You can add another axis to the array before repeating (note we're repeating n = 1000 times)

n = 1000
%timeit adjust = np.repeat(np.array([0., 1., 0.])[None, :], n, axis=0)
# 7.67 µs ± 940 ns per loop (mean ± std. dev. of 7 runs, 100000 loops each)

or reshape and transpose the result of repeat()

%timeit adjust = np.repeat([0., 1., 0.], n, axis=0).reshape(3, -1).T
# 22.5 µs ± 1.13 µs per loop (mean ± std. dev. of 7 runs, 100000 loops each)

or use broadcasting

%timeit adjust = np.array([0., 1., 0.]) * np.ones(n)[:, None]
# 26.8 µs ± 880 ns per loop (mean ± std. dev. of 7 runs, 10000 loops each)

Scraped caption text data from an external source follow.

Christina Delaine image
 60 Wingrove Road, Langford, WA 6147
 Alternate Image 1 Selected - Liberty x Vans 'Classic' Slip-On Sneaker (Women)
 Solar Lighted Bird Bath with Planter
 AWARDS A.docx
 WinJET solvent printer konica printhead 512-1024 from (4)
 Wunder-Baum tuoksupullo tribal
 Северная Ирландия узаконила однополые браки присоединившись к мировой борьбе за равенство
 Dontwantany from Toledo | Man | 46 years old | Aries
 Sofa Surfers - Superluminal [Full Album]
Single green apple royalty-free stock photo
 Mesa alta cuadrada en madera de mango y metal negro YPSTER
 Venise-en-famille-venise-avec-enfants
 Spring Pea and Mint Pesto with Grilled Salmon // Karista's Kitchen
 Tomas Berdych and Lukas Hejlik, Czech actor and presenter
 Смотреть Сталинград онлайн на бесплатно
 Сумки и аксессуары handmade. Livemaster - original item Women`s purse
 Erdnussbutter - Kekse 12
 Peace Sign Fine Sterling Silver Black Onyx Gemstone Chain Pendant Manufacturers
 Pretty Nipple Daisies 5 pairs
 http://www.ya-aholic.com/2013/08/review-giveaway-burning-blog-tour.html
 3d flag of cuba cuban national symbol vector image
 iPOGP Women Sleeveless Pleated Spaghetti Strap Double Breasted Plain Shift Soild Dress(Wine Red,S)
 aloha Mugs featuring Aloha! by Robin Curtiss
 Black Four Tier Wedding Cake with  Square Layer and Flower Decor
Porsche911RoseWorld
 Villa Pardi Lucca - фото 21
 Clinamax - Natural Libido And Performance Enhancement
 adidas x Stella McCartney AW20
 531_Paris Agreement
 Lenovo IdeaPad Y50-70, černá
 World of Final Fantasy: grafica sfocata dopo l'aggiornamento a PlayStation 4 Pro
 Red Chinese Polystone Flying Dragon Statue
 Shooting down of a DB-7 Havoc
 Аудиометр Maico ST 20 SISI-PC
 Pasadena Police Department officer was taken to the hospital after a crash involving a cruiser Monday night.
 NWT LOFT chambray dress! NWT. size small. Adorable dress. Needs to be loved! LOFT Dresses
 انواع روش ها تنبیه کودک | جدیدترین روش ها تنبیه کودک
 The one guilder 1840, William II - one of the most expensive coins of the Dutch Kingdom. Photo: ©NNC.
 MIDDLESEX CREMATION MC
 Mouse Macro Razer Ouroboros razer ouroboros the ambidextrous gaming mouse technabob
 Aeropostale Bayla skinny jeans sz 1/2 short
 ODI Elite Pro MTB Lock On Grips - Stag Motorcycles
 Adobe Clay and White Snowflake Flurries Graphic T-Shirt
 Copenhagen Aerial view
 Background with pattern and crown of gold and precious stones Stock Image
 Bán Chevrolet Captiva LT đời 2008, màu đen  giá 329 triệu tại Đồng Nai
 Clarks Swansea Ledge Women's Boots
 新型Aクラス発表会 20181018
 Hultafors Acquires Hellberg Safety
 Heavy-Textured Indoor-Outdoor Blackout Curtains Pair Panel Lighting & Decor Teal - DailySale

And for sake of performance comparison, Allen's suggestion:

%timeit adjust = np.asarray([ 0.,  1.,  0.] * n).reshape(n,-1)
# 93.5 µs ± 7.87 µs per loop (mean ± std. dev. of 7 runs, 10000 loops each)

and Divakars suggestion

%timeit adjust = np.tile(np.array([0., 1., 0.]), (n, 1))
# 11.1 µs ± 686 ns per loop (mean ± std. dev. of 7 runs, 100000 loops each)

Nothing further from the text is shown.